**Data extracts**:

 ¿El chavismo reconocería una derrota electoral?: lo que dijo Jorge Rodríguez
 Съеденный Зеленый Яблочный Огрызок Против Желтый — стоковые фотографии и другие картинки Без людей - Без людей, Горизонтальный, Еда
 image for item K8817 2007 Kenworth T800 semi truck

---

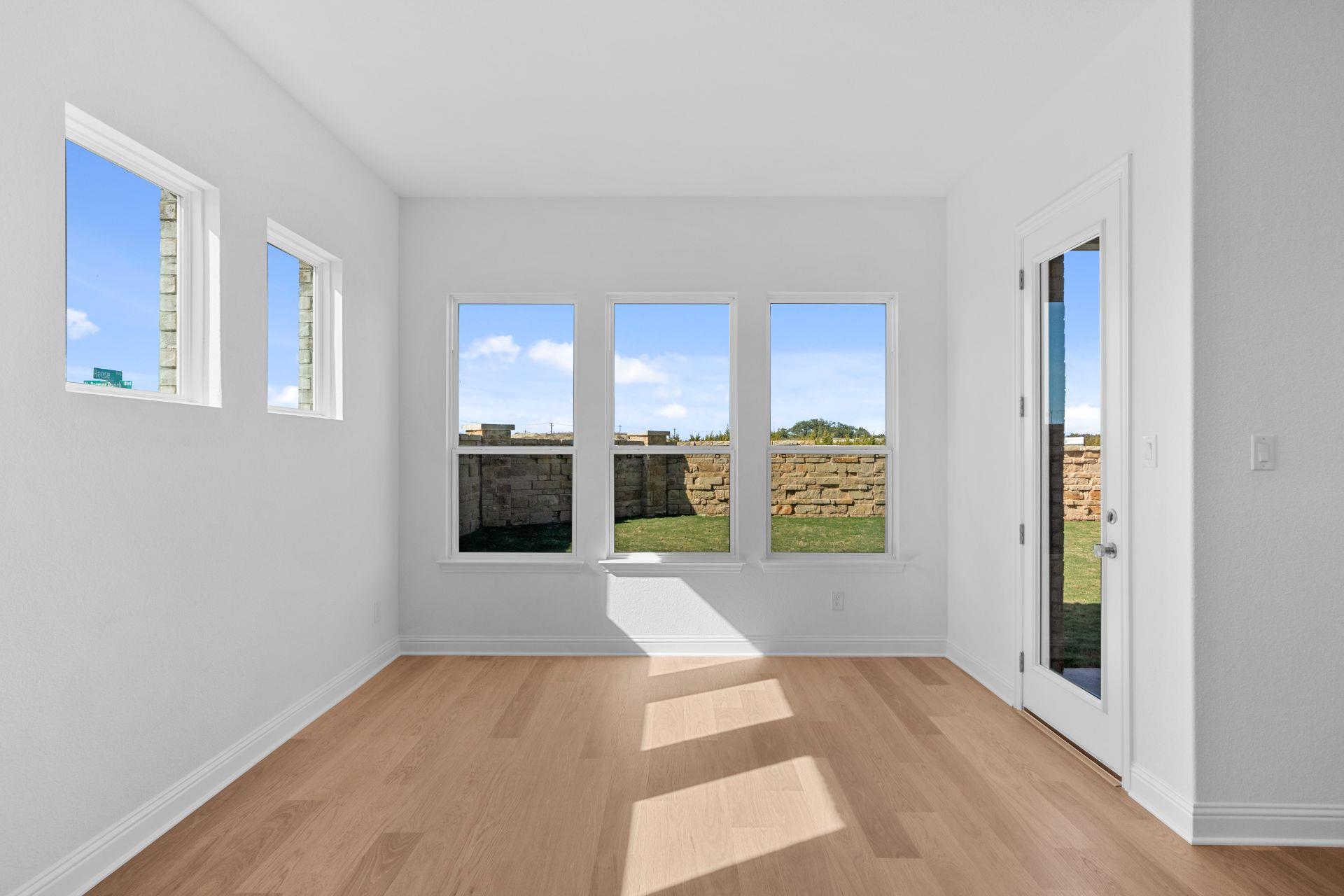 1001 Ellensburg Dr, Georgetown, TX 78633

**Problem to work on**:
From the listing above, repeat exactly the lines starting at the line that includes "dijo Jorge Rodríguez" and ending at the line that includes "image for item", with nothing outside that span.

**Solution for this problem**:
 ¿El chavismo reconocería una derrota electoral?: lo que dijo Jorge Rodríguez
 Съеденный Зеленый Яблочный Огрызок Против Желтый — стоковые фотографии и другие картинки Без людей - Без людей, Горизонтальный, Еда
 image for item K8817 2007 Kenworth T800 semi truck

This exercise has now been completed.